Через несколько минут Ивашко уже сидел в скромной келье и передал свежие новости пани Кисель и своей невесте. Решено было, что он отвезет их в Киев, где пани Кисель будет дожидаться своего мужа. Пану Адаму предлагали Киевское воеводство на место старого Тышкевича.
– Я боюсь только одного, – говорила пани, – ваш гетман слишком часто пирует с казаками и тогда, сказывают, с ним нет никакого сладу. Я и прежде не слишком-то любила его, а теперь, по рассказам, он совсем зазнался.
– Ничего, с ним можно ладить, только не надо перечить ему! – отвечал Ивашко.
– Я слышала, он скоро женится? – спросила Катря.
– Да, через месяц, а может быть, и раньше.
Разговорились о свадьбе Катри, рассчитывали сыграть ее тоже до поста. Катря после свадьбы решила остаться в семействе Киселя, так как ни за что не хотела расставаться с пани Кисель.
Мать-игуменья пожелала видеть жениха Катри, долго расспрашивала его, что делается на Украине, и советовала ему после свадьбы оставить боевую жизнь и уехать куда-нибудь подальше в спокойный уголок.
– Довольно тебе проливать кровь, – говорила она, – Бог посылает тебе такую хорошую жену не за тем, чтобы ты ее бросил на произвол судьбы; я ее полюбила, как дочь родную, и буду за вас молить Бога, чтобы вы были счастливы.
Ивашко низко поклонился доброй старушке и отвечал на ее увещания:
На все воля Божья, а гетмана я оставить не могу, он мне жизнь спас, я должен ему служить до самой смерти.
На другой день Ивашко с пани и панной приехали в Киев. Гетман встретил их милостиво и даже просил пани Кисель быть посаженной матерью. Приготовления к свадьбе гетмана заняли около двух недель и только в конце января гетман мог отправиться в Переяславль, где уже ждала его невеста.

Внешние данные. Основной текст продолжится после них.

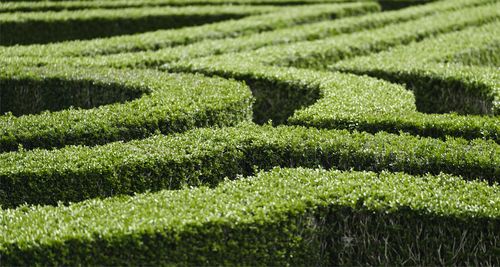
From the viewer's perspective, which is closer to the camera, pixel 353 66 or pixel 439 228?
pixel 439 228

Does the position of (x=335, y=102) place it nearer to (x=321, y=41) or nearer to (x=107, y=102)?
(x=107, y=102)

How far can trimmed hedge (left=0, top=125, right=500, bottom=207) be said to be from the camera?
30.4 ft

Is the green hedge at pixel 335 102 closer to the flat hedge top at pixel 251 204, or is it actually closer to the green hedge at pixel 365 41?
the green hedge at pixel 365 41

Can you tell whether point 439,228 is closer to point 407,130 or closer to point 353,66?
point 407,130

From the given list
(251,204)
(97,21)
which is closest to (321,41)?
(97,21)

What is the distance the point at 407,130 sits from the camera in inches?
435

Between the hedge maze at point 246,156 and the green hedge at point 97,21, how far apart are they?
3.74m

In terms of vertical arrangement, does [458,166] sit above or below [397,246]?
above

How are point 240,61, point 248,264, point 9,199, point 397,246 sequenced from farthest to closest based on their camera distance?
point 240,61, point 9,199, point 397,246, point 248,264

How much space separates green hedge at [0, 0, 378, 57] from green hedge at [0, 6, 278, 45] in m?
1.86

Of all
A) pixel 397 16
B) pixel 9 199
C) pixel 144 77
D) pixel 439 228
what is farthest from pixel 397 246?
pixel 397 16

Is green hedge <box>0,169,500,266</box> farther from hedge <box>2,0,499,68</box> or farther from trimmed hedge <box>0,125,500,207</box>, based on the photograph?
hedge <box>2,0,499,68</box>

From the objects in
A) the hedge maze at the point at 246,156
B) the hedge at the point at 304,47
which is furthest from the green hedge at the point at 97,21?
the hedge at the point at 304,47

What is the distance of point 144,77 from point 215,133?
387cm
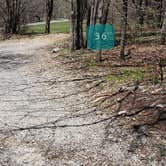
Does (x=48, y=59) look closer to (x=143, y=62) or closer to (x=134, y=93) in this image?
(x=143, y=62)

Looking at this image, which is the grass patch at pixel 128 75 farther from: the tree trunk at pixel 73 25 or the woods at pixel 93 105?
the tree trunk at pixel 73 25

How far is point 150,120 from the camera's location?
747cm

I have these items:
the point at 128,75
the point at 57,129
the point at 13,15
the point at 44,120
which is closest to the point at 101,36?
the point at 128,75

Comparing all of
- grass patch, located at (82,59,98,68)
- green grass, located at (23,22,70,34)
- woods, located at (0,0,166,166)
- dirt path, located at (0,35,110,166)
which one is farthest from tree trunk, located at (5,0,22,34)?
dirt path, located at (0,35,110,166)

С многочисленной свитой поехал гетман к пани Марине. Она ждала его в богатой атласной плахте, вся в жемчугах и драгоценных камнях, тоже окруженная свитой самых знатных казачек; между ними были и шляхтянки.
– Вот и привел Бог свидеться, – сказал Богдан, – отвешивая Марине низкий поклон. – Надеюсь, пани не жалеет, что спасла изгнанника?
– Пан гетман хорошо знает, что сердце мое всегда принадлежало ему, –кокетливо ответила Марина, подавая руку.
Она дружески поцеловала Катрю и немного свысока поздоровалась с пани Кисель.
– Пани воеводша думает жить в Киеве, пан воевода полагает, что поладит с казаками?
– Отчего же ему и не ладить? – отвечала пани.
– Оттого, что двум господам служить не можно, пани.
Пани Кисель ничего на это не ответила; но по нетерпеливому ее движению было видно, что она не слишком-то польщена приемом будущей гетманши.
Свадьбу назначили через несколько дней. На это торжество съехались почти все казацкие полковники, рассеявшиеся со своими загонами по Волыни. Приехал и Джеджалык из Турции вместе с турецким посланником Агою-Османом. Хмельницкий посылал его в Константинополь с предложением отдаться под покровительство Турции, если турки будут ему помогать.
– Что, как дела? – спросил Хмельницкий у Джеджалыка, уводя его в свою комнату.